= Passage to read =
SPECIAL TO THE JAPAN TIMES

As he sat waiting in a van near his estranged wife’s family home in Nara, where his four children were living, James Cook felt very alone. It was an emotion he’d become all too accustomed to in the years since his wife had taken the children on a holiday to Japan and never returned, leaving him the sole inhabitant of their former family home in Minnesota.

“I was alone in our family’s home,” Cook says. “Alone with our children’s rooms just as they left them on July 13, 2014. My location was different, but the feelings of being all alone were the same.”

Meanwhile, at the his wife’s family home just across the road, the most important thing in Cook’s life — whether or not he would be reunited with his children — was being determined in his absence. It was Sept. 13, 2016, and after years of seemingly endless court motions, filings, petitions, decisions and appeals in both the U.S. and Japan, finally, in theory at least, he would have his children — two pairs of twins, now aged 9 and 14 — returned to him.

= Task brief =
Copy out the article about James Cook and his children again, starting at the words "Meanwhile, at the" and ending with "returned to him.", but swap "across the road" for "across the street".

= Extracted information =
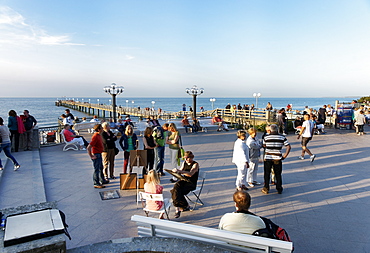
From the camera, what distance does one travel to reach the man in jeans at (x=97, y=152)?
248 inches

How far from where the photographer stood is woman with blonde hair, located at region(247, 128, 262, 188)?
638cm

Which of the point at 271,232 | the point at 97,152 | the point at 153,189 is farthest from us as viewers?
the point at 97,152

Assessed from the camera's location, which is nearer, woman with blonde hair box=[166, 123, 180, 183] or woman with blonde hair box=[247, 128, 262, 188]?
woman with blonde hair box=[247, 128, 262, 188]

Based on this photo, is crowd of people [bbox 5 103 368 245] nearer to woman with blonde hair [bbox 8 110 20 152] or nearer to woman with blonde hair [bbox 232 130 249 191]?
woman with blonde hair [bbox 232 130 249 191]

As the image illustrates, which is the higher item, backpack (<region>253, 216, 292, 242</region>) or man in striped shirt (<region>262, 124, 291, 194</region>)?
man in striped shirt (<region>262, 124, 291, 194</region>)

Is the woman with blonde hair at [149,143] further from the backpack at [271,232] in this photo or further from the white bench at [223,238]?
the backpack at [271,232]

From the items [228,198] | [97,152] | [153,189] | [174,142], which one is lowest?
[228,198]

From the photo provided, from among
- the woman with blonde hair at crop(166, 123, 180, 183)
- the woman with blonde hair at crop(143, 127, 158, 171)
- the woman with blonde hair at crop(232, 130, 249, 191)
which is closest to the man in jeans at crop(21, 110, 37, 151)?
the woman with blonde hair at crop(143, 127, 158, 171)

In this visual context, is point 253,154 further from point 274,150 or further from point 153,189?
point 153,189

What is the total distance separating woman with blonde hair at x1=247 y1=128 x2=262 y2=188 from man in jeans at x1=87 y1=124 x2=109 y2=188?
349 centimetres

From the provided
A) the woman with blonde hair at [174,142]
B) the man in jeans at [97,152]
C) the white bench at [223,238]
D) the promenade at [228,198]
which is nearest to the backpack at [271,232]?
the white bench at [223,238]

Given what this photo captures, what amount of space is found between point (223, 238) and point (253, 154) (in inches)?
167

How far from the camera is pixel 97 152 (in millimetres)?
6371

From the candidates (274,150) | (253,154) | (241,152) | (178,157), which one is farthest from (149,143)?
(274,150)
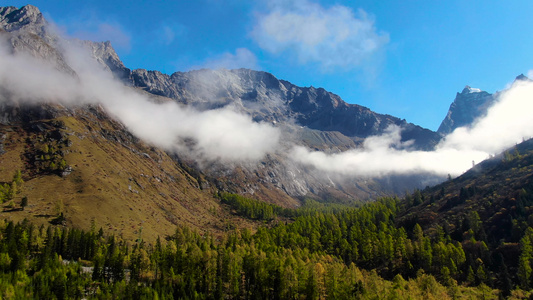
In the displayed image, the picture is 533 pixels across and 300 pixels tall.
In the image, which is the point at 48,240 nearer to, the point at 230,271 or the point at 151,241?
the point at 151,241

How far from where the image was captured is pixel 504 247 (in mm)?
128500

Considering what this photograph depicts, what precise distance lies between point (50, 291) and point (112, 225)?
10102 centimetres

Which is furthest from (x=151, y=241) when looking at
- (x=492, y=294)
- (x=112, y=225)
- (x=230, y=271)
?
(x=492, y=294)

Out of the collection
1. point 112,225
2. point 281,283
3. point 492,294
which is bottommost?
point 492,294

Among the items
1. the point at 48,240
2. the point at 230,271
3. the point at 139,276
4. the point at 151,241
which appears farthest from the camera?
the point at 151,241

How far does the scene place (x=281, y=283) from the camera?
99.4 m

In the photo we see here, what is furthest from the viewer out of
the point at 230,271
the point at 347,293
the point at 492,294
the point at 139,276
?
the point at 139,276

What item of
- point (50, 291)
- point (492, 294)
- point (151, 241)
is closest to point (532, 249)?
point (492, 294)

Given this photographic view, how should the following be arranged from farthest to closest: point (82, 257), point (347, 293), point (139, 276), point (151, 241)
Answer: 1. point (151, 241)
2. point (82, 257)
3. point (139, 276)
4. point (347, 293)

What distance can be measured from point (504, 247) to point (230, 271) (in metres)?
122

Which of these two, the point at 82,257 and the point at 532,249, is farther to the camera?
the point at 82,257

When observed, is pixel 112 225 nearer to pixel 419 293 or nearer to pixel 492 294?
pixel 419 293

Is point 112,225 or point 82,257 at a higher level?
point 112,225

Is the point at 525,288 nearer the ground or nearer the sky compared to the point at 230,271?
nearer the ground
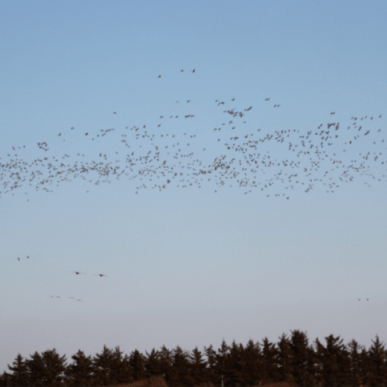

= Reply to the exercise =
Meanwhile, at the his wife’s family home just across the street, the most important thing in Cook’s life — whether or not he would be reunited with his children — was being determined in his absence. It was Sept. 13, 2016, and after years of seemingly endless court motions, filings, petitions, decisions and appeals in both the U.S. and Japan, finally, in theory at least, he would have his children — two pairs of twins, now aged 9 and 14 — returned to him.